* SHORT TASK 1 *
Filter the records below and keep every line that contains the string "flower", matching case exactly.

* EXCERPT *
= Scotland the Brave (concert) =

Scotland the Brave is a series of concerts celebrating Scottish music in Australia. Conducted by Colin Harper it was first held in Brisbane Concert Hall in 1998. It returned there in 1999 before moving to the Sydney Opera House later in the year and was later presented at other venues around Australia and internationally.

A 2000 Sydney Opera House concert was broadcast nationally by the ABC. A video of that concert was released and by November 2001 had sold around 30,000 copies with the CD version selling 20,000 copies.

==Album==
In 2000 ABC Classics released an album of highlights recorded at the Sydney Opera House concert on 10 June 2000. It was nominated for the 2001 ARIA Award for Best Cast or Show Album.

(Excerpts of spatial question data)
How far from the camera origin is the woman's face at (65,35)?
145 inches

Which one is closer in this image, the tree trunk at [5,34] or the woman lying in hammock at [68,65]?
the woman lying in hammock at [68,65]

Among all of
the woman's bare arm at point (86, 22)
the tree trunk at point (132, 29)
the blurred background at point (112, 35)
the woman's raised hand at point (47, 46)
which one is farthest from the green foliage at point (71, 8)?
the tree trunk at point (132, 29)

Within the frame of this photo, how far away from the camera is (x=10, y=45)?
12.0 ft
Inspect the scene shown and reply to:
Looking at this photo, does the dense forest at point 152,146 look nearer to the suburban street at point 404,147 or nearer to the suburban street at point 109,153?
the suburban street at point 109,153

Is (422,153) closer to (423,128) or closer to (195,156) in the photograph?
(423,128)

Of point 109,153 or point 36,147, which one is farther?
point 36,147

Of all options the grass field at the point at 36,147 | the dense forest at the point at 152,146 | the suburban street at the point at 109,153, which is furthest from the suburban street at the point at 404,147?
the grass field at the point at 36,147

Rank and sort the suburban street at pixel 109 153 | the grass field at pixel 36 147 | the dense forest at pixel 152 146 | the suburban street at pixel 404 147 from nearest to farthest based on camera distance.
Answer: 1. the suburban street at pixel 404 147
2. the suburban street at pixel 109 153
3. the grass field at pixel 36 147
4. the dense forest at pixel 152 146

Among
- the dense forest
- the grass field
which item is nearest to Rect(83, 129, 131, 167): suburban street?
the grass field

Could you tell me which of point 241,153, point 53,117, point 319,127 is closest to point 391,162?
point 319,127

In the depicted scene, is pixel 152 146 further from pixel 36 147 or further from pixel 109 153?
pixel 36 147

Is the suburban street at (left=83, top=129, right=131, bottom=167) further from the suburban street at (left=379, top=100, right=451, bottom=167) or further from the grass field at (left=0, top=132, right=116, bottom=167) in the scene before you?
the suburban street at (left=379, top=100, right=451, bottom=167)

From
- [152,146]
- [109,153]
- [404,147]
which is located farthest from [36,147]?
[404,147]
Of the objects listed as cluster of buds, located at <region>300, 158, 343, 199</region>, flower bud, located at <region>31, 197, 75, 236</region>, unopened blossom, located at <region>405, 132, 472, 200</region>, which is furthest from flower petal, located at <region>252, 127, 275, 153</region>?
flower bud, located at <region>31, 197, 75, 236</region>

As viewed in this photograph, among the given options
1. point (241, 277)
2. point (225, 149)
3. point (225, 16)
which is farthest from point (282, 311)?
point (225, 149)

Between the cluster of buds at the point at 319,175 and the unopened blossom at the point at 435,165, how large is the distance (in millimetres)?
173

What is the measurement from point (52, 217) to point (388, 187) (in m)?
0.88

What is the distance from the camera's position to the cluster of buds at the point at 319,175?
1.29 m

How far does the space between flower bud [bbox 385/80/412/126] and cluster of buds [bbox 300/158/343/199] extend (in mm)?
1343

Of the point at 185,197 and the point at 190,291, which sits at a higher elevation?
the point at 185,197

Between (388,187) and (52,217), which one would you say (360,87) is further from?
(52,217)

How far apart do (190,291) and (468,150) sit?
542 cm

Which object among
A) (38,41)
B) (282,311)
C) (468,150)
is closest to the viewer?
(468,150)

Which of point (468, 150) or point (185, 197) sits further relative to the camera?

* SHORT TASK 2 *
Duplicate the passage of the Scotland the Brave concert text above, between "A 2000 Sydney" and "or Show Album.", inclusive.

* RIGHT ANSWER 1 *
Of the objects listed as cluster of buds, located at <region>300, 158, 343, 199</region>, flower bud, located at <region>31, 197, 75, 236</region>, unopened blossom, located at <region>405, 132, 472, 200</region>, which is furthest from flower petal, located at <region>252, 127, 275, 153</region>?
flower bud, located at <region>31, 197, 75, 236</region>
How far does the space between flower bud [bbox 385/80/412/126] and cluster of buds [bbox 300/158/343/199] extend (in mm)?

* RIGHT ANSWER 2 *
A 2000 Sydney Opera House concert was broadcast nationally by the ABC. A video of that concert was released and by November 2001 had sold around 30,000 copies with the CD version selling 20,000 copies.

==Album==
In 2000 ABC Classics released an album of highlights recorded at the Sydney Opera House concert on 10 June 2000. It was nominated for the 2001 ARIA Award for Best Cast or Show Album.